RECORDS:
..............................

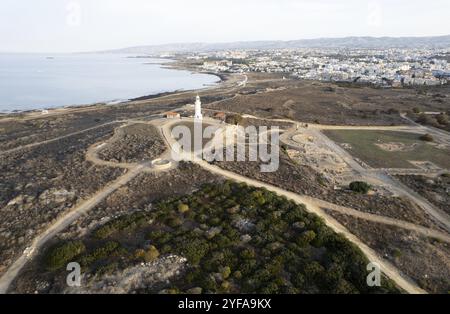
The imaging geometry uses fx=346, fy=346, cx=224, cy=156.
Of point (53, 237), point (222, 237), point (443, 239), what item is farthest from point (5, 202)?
point (443, 239)

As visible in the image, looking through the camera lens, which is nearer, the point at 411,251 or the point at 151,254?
the point at 151,254

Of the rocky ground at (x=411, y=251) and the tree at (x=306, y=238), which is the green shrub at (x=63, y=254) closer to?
the tree at (x=306, y=238)

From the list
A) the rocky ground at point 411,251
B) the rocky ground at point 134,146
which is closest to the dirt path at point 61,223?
the rocky ground at point 134,146

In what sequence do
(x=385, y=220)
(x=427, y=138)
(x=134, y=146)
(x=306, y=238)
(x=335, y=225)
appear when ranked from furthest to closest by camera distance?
1. (x=427, y=138)
2. (x=134, y=146)
3. (x=385, y=220)
4. (x=335, y=225)
5. (x=306, y=238)

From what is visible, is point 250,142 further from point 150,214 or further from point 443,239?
point 443,239

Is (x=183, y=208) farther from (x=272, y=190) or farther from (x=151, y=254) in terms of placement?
(x=272, y=190)

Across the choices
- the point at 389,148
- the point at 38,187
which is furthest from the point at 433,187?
the point at 38,187
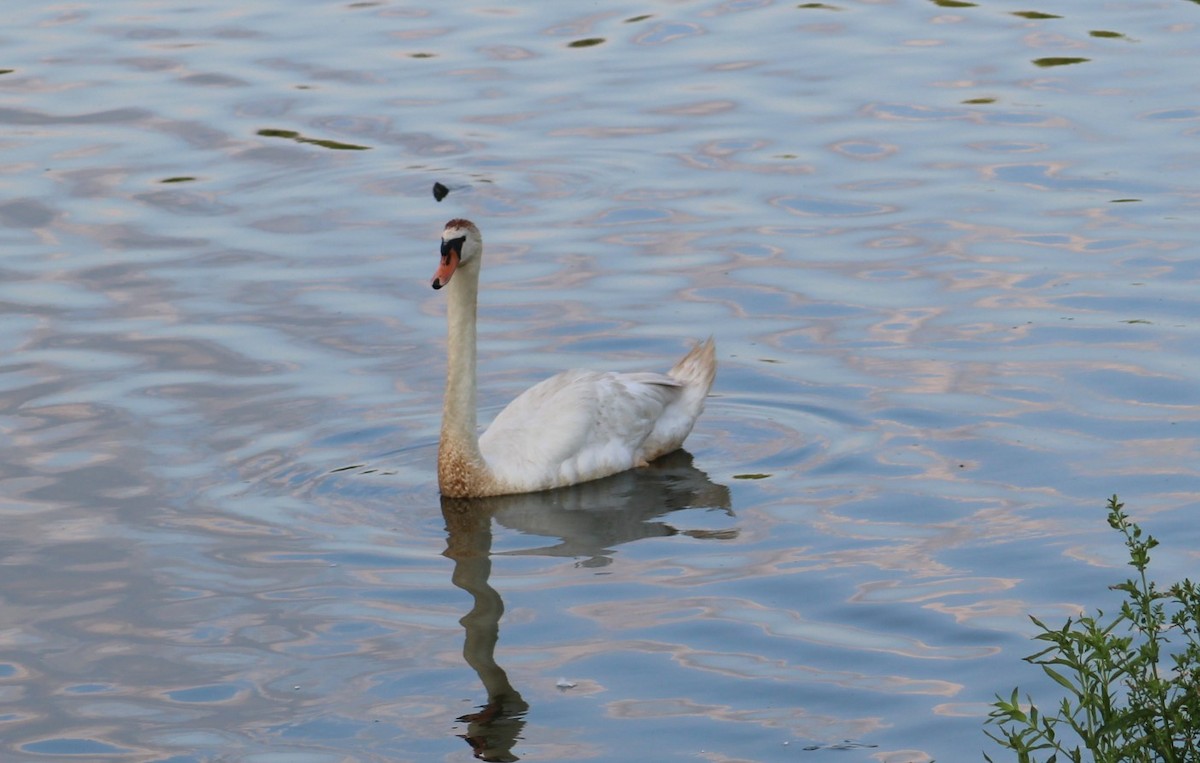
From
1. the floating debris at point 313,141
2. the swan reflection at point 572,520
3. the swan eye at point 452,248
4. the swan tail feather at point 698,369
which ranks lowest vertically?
the swan reflection at point 572,520

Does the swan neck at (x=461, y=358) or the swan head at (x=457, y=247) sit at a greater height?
the swan head at (x=457, y=247)

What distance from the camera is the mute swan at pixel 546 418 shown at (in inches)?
443

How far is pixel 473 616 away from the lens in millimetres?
9469

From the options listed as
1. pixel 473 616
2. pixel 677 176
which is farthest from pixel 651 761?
pixel 677 176

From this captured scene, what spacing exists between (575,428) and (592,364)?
164cm

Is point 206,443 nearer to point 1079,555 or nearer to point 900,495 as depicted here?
point 900,495

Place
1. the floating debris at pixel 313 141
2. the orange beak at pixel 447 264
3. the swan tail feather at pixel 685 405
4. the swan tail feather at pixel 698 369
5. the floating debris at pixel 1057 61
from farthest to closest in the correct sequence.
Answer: the floating debris at pixel 1057 61
the floating debris at pixel 313 141
the swan tail feather at pixel 698 369
the swan tail feather at pixel 685 405
the orange beak at pixel 447 264

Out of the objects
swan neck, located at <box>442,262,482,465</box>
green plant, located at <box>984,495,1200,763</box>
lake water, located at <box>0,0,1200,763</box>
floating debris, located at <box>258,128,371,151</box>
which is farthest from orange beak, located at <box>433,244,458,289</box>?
floating debris, located at <box>258,128,371,151</box>

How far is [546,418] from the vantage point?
11570 mm

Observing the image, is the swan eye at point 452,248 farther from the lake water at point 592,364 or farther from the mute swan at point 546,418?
the lake water at point 592,364

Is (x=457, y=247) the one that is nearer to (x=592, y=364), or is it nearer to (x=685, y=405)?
(x=685, y=405)

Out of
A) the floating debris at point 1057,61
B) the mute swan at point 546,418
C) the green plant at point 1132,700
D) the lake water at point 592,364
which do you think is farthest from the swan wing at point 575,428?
the floating debris at point 1057,61

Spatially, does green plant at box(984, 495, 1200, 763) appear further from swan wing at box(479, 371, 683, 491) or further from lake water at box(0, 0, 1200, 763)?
swan wing at box(479, 371, 683, 491)

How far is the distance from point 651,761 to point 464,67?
13263 millimetres
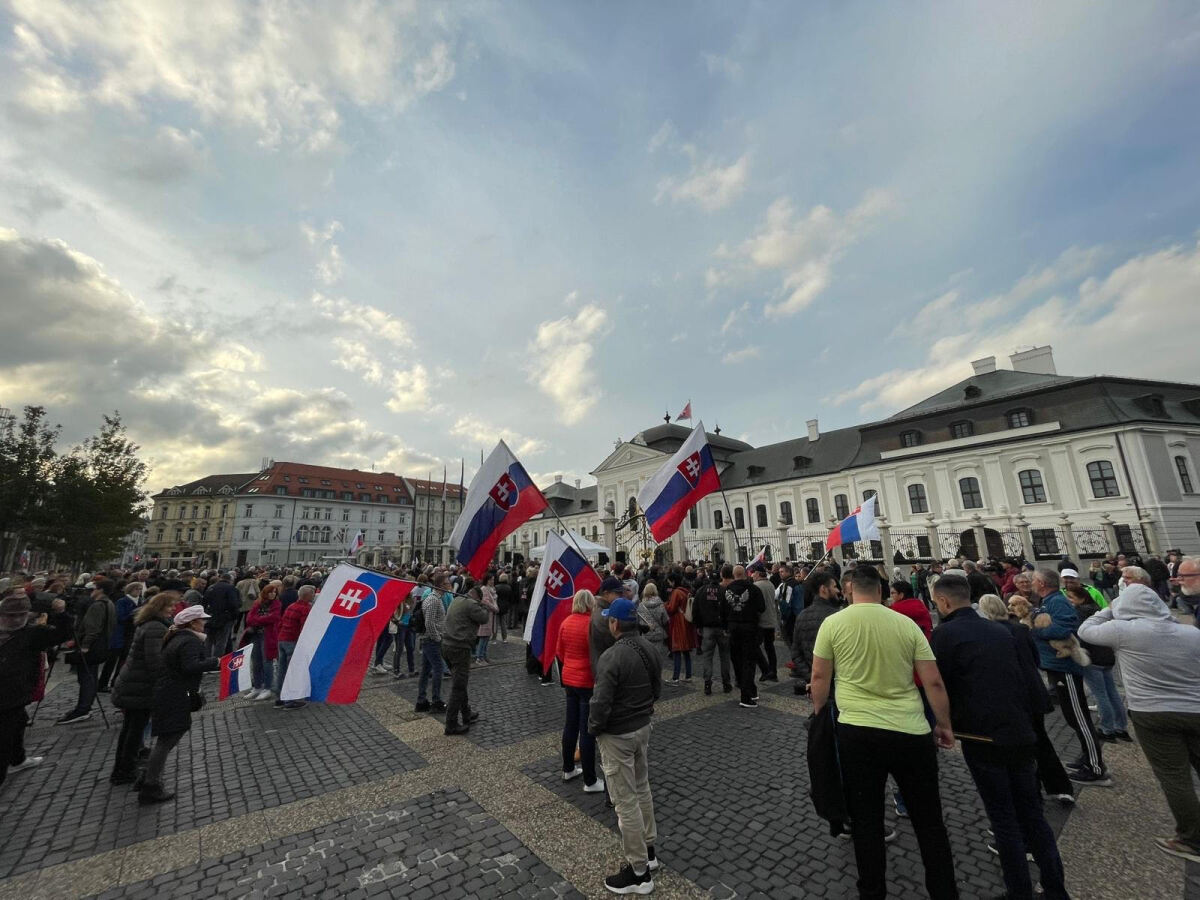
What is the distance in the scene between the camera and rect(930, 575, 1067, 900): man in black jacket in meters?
3.20

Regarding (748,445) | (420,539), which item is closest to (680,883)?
(748,445)

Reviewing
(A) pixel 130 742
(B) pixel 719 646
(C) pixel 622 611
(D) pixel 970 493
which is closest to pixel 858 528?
(B) pixel 719 646

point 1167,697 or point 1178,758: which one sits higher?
point 1167,697

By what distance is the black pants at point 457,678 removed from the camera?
6926mm

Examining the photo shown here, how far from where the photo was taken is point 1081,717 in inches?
201

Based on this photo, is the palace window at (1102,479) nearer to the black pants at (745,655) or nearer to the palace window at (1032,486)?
the palace window at (1032,486)

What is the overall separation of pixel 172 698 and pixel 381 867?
2922mm

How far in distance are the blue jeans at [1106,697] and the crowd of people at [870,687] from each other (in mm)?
18

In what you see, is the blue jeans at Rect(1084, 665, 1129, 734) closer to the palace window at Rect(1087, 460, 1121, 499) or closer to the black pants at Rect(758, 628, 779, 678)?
the black pants at Rect(758, 628, 779, 678)

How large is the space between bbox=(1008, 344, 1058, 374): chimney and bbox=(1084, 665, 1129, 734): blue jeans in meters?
38.8

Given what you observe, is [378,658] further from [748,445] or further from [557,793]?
[748,445]

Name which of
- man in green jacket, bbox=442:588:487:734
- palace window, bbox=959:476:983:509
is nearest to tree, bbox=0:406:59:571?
man in green jacket, bbox=442:588:487:734

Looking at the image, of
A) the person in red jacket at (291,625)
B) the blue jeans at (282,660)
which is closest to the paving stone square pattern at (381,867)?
the person in red jacket at (291,625)

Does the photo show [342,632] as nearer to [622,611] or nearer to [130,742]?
[130,742]
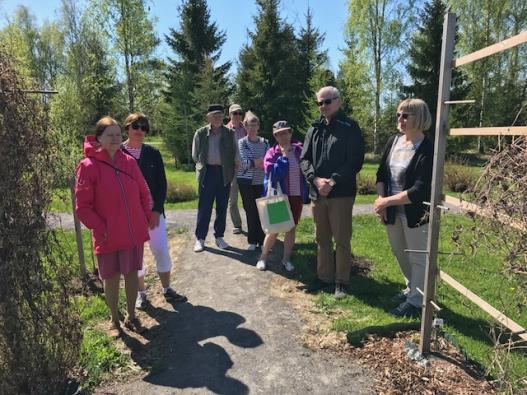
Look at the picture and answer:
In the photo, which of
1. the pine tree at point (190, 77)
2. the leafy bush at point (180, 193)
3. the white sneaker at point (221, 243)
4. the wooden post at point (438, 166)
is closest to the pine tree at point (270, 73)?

..............................

SET EXERCISE: Write out all the records again, exactly, minus any pictures.

OUTPUT FOR THIS EXERCISE:
The imaging geometry uses fx=346, fy=346, cx=224, cy=156.
Of point (53, 237), point (222, 237), point (443, 239), what item is farthest from point (5, 202)?
point (443, 239)

As visible in the image, looking through the camera lens, which is nearer, the point at 411,251 or the point at 151,254?
the point at 151,254

Of the rocky ground at (x=411, y=251) and the tree at (x=306, y=238), which is the green shrub at (x=63, y=254) closer to?
the tree at (x=306, y=238)

From the list
A) the rocky ground at point 411,251
B) the rocky ground at point 134,146
which is closest to the dirt path at point 61,223?
the rocky ground at point 134,146

In what sequence do
(x=385, y=220)
(x=427, y=138)
(x=134, y=146)
(x=306, y=238)
(x=335, y=225)
appear when ranked from furthest to closest by camera distance?
1. (x=427, y=138)
2. (x=134, y=146)
3. (x=385, y=220)
4. (x=335, y=225)
5. (x=306, y=238)

From what is visible, is point 250,142 further from point 150,214 or further from point 443,239?
point 443,239

Is (x=183, y=208) farther from (x=272, y=190) or farther from (x=151, y=254) in terms of placement?
(x=272, y=190)

Across the choices
- the point at 389,148
- the point at 38,187
which is furthest from the point at 433,187?
the point at 38,187
From
1. the floating debris at point 313,141
2. the swan reflection at point 572,520
3. the swan eye at point 452,248
4. the swan tail feather at point 698,369
which ranks lowest vertically?
the swan reflection at point 572,520

Does the swan neck at (x=461, y=358) or the swan head at (x=457, y=247) sit at a greater height?
the swan head at (x=457, y=247)

What distance from the camera is the mute swan at pixel 546 418 shown at (in inches)?
443

How far is pixel 473 616 away from the lens in millimetres?
9469

From the options listed as
1. pixel 473 616
2. pixel 677 176
which is farthest from pixel 651 761?
pixel 677 176

From this captured scene, what spacing exists between (575,428) and (592,364)?
164cm

Is point 206,443 nearer to point 1079,555 or nearer to point 900,495 as depicted here?
point 900,495

Place
1. the floating debris at pixel 313 141
2. the orange beak at pixel 447 264
3. the swan tail feather at pixel 685 405
4. the swan tail feather at pixel 698 369
5. the floating debris at pixel 1057 61
from farthest to closest in the correct sequence.
Answer: the floating debris at pixel 1057 61
the floating debris at pixel 313 141
the swan tail feather at pixel 698 369
the swan tail feather at pixel 685 405
the orange beak at pixel 447 264

Out of the objects
swan neck, located at <box>442,262,482,465</box>
green plant, located at <box>984,495,1200,763</box>
lake water, located at <box>0,0,1200,763</box>
floating debris, located at <box>258,128,371,151</box>
which is farthest from orange beak, located at <box>433,244,458,289</box>?
floating debris, located at <box>258,128,371,151</box>

How far is [546,418] from the vantage point?
11570 mm

Observing the image, is the swan eye at point 452,248 farther from the lake water at point 592,364 or farther from the mute swan at point 546,418?
the lake water at point 592,364

Is (x=457, y=247) the one that is nearer to (x=592, y=364), or is it nearer to (x=685, y=405)?
(x=685, y=405)

Out of
A) the floating debris at point 1057,61
B) the mute swan at point 546,418
C) the green plant at point 1132,700
D) the lake water at point 592,364
which do you think is farthest from the swan wing at point 575,428?
the floating debris at point 1057,61

Spatially, does green plant at box(984, 495, 1200, 763) appear further from swan wing at box(479, 371, 683, 491) or further from lake water at box(0, 0, 1200, 763)?
swan wing at box(479, 371, 683, 491)

How far is the distance from point 651,761 to point 464,67?
13263 millimetres
What is the distance in the scene between the camera and rect(930, 575, 1067, 900): man in black jacket in meters?
3.20

Regarding (748,445) | (420,539), which item is closest to (680,883)?
(748,445)

Reviewing
(A) pixel 130 742
(B) pixel 719 646
(C) pixel 622 611
(D) pixel 970 493
which is closest to pixel 858 528?
(B) pixel 719 646

point 1167,697 or point 1178,758: which one sits higher?
point 1167,697

By what distance is the black pants at point 457,678 removed from the camera?
6926mm

Examining the photo shown here, how far from where the photo was taken is point 1081,717 in inches?
201

Based on this photo, is the palace window at (1102,479) nearer to the black pants at (745,655) or nearer to the palace window at (1032,486)?
the palace window at (1032,486)

What is the overall separation of pixel 172 698 and pixel 381 867?
2922mm

How far in distance are the blue jeans at [1106,697] and the crowd of people at [870,687] from each other (in mm)?
18

In what you see, is the blue jeans at Rect(1084, 665, 1129, 734) closer to the palace window at Rect(1087, 460, 1121, 499) or closer to the black pants at Rect(758, 628, 779, 678)?
the black pants at Rect(758, 628, 779, 678)

How large is the space between bbox=(1008, 344, 1058, 374): chimney and bbox=(1084, 665, 1129, 734): blue jeans in meters?
38.8

Given what you observe, is [378,658] further from [748,445] or further from [557,793]?
[748,445]

Name which of
- man in green jacket, bbox=442:588:487:734
- palace window, bbox=959:476:983:509
is nearest to tree, bbox=0:406:59:571?
man in green jacket, bbox=442:588:487:734

Looking at the image, of
A) the person in red jacket at (291,625)
B) the blue jeans at (282,660)
which is closest to the paving stone square pattern at (381,867)?
the person in red jacket at (291,625)

Does the photo show [342,632] as nearer to [622,611] or nearer to [130,742]?
[130,742]
Look at the picture and answer:
In the photo, which of
1. the pine tree at point (190, 77)
2. the leafy bush at point (180, 193)
3. the white sneaker at point (221, 243)
4. the wooden post at point (438, 166)
is closest to the pine tree at point (270, 73)?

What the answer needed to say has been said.